The people interviewed for this story include Marie (in our story, we agreed to use only her middle name); Marie’s foster mothers Peggy Cunningham and Shannon McQuery; Marie’s friend Jordan Schweitzer; James Feldman, Marie’s public defender when she was charged with filing a false police report; H. Richmond Fisher, Marie’s attorney in her civil suit against Lynnwood, Washington; Golden, Colorado, police Det. Stacy Galbraith; Westminster, Colorado, Sgt. Edna Hendershot and Sgt. Trevor Materasso; Lakewood, Colorado, police detective Aaron Hassell; Kirkland, Washington, police officer Audra Weber; Lynnwood police Sgt. Jeffrey Mason, Sgt. Rodney Cohnheim and Commander Steve Rider; and Marc O’Leary, who was interviewed at the Sterling Correctional Facility in Colorado. Former Lynnwood police Det. Jerry Rittgarn declined to be interviewed. The description of his background comes from his LinkedIn profile.
We received thousands of pages of documents through public-records requests filed with the following agencies: the police departments in Lynnwood and Kirkland, Washington; the police departments in Golden, Westminster, Aurora and Lakewood, Colorado; and the prosecuting attorney’s offices in Snohomish County, Washington, King County, Washington, and Jefferson County, Colorado.
The records obtained through these requests included investigative reports filed by detectives in Lynnwood and elsewhere; crime-scene photos and surveillance footage collected by the various law-enforcement agencies; the two case reviews of how the Lynnwood police handled the investigation of Marie’s rape report; and video of Marc O’Leary being interviewed by police after his arrest in Colorado.
Words or thoughts attributed to anyone in this story are drawn from these interviews or documents.
We reviewed Marie’s civil suit against Lynnwood, which included such legal exhibits as the medical report from the day she reported being raped and case notes from Project Ladder, the transitional housing program to which she belonged.

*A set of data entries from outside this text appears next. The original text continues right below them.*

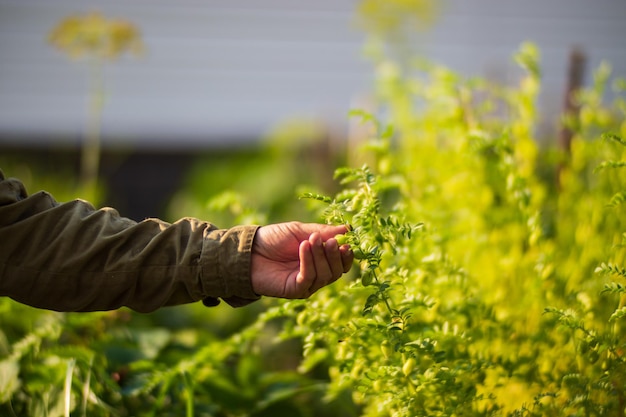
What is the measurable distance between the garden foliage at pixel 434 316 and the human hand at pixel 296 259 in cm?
3

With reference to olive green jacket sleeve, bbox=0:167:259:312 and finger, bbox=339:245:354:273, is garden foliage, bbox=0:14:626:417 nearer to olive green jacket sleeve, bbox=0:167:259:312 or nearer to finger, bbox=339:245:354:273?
finger, bbox=339:245:354:273

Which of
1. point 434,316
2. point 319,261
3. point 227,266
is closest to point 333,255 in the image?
point 319,261

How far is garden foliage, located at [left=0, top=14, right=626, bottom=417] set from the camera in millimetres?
1236

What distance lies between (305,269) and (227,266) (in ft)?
0.40

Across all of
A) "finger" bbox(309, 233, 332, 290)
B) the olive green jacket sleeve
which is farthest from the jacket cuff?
"finger" bbox(309, 233, 332, 290)

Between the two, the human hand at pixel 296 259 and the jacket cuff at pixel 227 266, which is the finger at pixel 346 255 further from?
the jacket cuff at pixel 227 266

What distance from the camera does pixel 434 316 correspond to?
1.52 meters

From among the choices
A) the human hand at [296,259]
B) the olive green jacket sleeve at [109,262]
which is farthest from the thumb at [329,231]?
the olive green jacket sleeve at [109,262]

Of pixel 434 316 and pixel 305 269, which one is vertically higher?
pixel 305 269

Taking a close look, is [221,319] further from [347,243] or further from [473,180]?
[347,243]

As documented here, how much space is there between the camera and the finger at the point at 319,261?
3.59ft

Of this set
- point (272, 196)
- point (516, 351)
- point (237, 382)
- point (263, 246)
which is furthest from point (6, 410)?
point (272, 196)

Other reporting included pulling transcripts of television news coverage from when Marie was raped and later charged; having court transcripts prepared from when O’Leary was sentenced in Colorado; reviewing grant documents for Project Ladder; and mining the criminal-justice literature for expert views on how rape investigations should be conducted.
We consulted police training guidelines by various organizations, including the International Association of Chiefs of Police and End Violence Against Women International.
Specific statistics:
“Rapes by strangers were uncommon — maybe about 13 percent of cases.” From the National Intimate Partner and Sexual Violence Survey, 2011
“Only about one-fifth to one-third of rapes get reported to police, national surveys show.” From National Crime and Victimization Survey, 2014 and National Violence Against Women Survey, 2006
“Between one-fourth to two-thirds of rapists are serial attackers, studies show.” From JAMA Pediatrics, December 2015 and Violence and Victims, Vol 17, 2002 by David Lisak and Paul M. Miller.
“But most recent research suggests that false reporting is relatively rare. FBI figures show that police annually declare around 5 percent of rape cases unfounded, or baseless. Social scientists examining police records in detail and using methodologically rigorous standards cite similar, single-digit rates.” From research and studies summarized in a Department of Justice-funded study, Policing and Prosecuting Sexual Assault in Los Angeles City and County, 2012 by Cassia Spohn and Katharine Tellis and from an analysis by ProPublica and The Marshall Project of FBI Uniform Crime Reporting program data, 2008–2012.
To determine the rate of rape crimes declared unfounded, or groundless, by law enforcement agencies, we analyzed Uniform Crime Reporting data collected by the Federal Bureau of Investigation. We examined five years of the “Offenses Known and Cleared by Arrest” data to smooth yearly fluctuations common in crime reporting. We excluded agencies that did not report crime statistics in any given month, as well as those that reported no crimes of any kind in a year. We also restricted our examination to only those agencies that reported at least one rape over this timespan.
To calculate the rate, we summed the number of unfounded rapes and divided it by the number of reported rapes. We ran this calculation for all departments that met our criteria on a national level. We also ran the same calculation for Washington state law enforcement agencies that cover cities of the same size as Lynnwood to account for possible variations due to the size of a jurisdiction or local laws.